Hello there Dslyecxi! This question isn’t Arma related, nor is it a question about mods or videogames. I also don’t expect you to reply, but hey, I humbly come to you asking for advice. I recently accidentally killed my dog when I ran over him. I’ve seen the videos and read the articles you’ve posted regarding Eby and the other cat you attempted to save. It goes without saying that I too tried to save my dog from passing, but, alas. I’m having a hard time coping. How do you cope Dslyecxi?

The unfortunate reality is that a traumatic event like that is going to stick with you in some fashion for a long time. Coming to terms with it will take time, and you’ll be helped along the way if you speak to someone who’s trained to deal with grief. One of the most significant sayings regarding this sort of situation is “Pain shared is pain divided” (the flip side of that coin is ‘joy shared is joy multiplied’). As much as you can and will try to work it over in your head and ‘solve’ it yourself, you will ultimately be your own harshest critic and the judgments you pass on yourself for what happened will reflect that. Talk to a trusted friend or family member – talk it out, grieve, and if you need more, seek professional help. Don’t focus exclusively on the ending, but give appropriate weight to the experiences you had with your dog over the years. Recount the good times, remember them and hold them close – give the end it’s due, but don’t let that become the story itself. One tragic event doesn’t negate a lifetime of love and care, and the reaction you’re experiencing is clear testament to a strong and loving bond.

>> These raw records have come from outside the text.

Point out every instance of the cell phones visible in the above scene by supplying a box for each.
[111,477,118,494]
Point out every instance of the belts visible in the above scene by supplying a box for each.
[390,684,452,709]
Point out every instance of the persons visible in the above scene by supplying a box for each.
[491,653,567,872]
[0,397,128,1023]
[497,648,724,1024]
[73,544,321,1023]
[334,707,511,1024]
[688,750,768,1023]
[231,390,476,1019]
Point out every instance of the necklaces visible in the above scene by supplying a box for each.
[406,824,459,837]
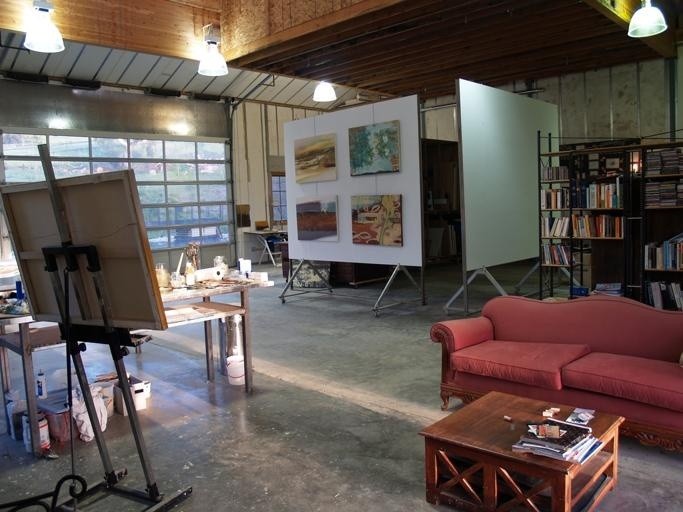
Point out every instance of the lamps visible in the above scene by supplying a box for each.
[312,80,337,103]
[626,1,667,39]
[198,19,229,76]
[22,1,66,54]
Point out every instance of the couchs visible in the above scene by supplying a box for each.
[429,295,683,454]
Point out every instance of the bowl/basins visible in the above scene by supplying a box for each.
[5,299,18,305]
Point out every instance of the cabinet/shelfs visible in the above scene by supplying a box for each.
[536,127,683,310]
[421,137,462,265]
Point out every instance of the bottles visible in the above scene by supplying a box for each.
[185,262,195,285]
[170,272,182,288]
[37,371,48,400]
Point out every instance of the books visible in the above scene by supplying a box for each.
[644,147,682,311]
[540,166,625,298]
[511,408,605,465]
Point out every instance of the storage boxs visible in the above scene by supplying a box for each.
[110,376,151,416]
[37,388,77,441]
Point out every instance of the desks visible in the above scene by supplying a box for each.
[244,229,285,267]
[0,280,274,458]
[418,390,625,512]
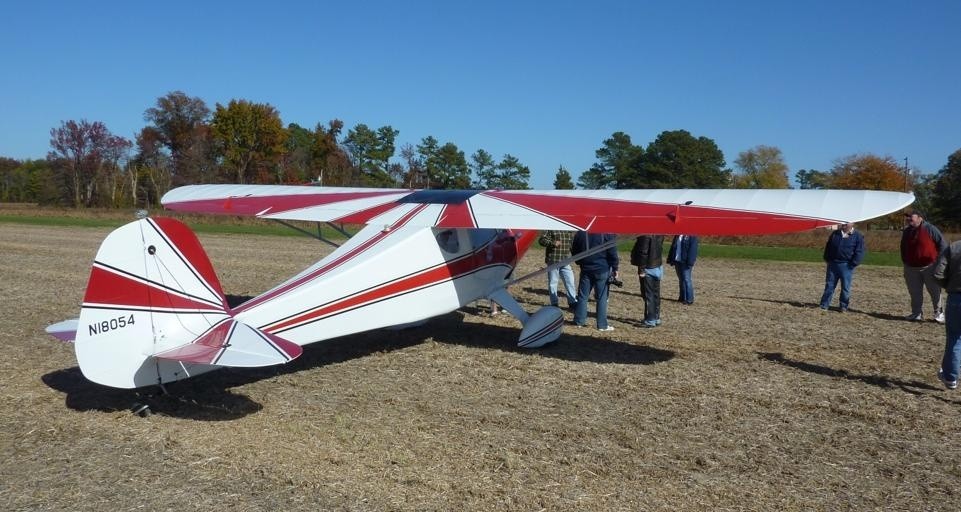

You can’t and shouldn’t hide from something like this, you can’t will it out of your mind and expect that to be a long-term solution. Self-medicating isn’t an answer, either. Whatever the situation may have been, look back on it critically, learn from what happened, and if you believe you made any mistakes – vow greater vigilance going forward. I found it helpful to collect my thoughts about Eby in the form of a writeup of the events – something I did shortly after it happened, so that I’d have a clear picture to reflect back on, and not one distorted by the distance of time. With the ‘Jaws’ example, I tried to take a too-common tragic circumstance and use that as a way to highlight the acts of humanity and kindness I saw during it. Perhaps writing it out, even if only for yourself, will help you to find the emotional extents of it. You can’t undo the past, but you can learn from it and you can use that to make you stronger and wiser in the future.

At some point down the road – dictated entirely by you, and not something to rush into unprepared – you’ll find yourself in a place where acquiring another pet will feel appropriate. When that time comes, seek out a local shelter, save a life, and embark on a new adventure.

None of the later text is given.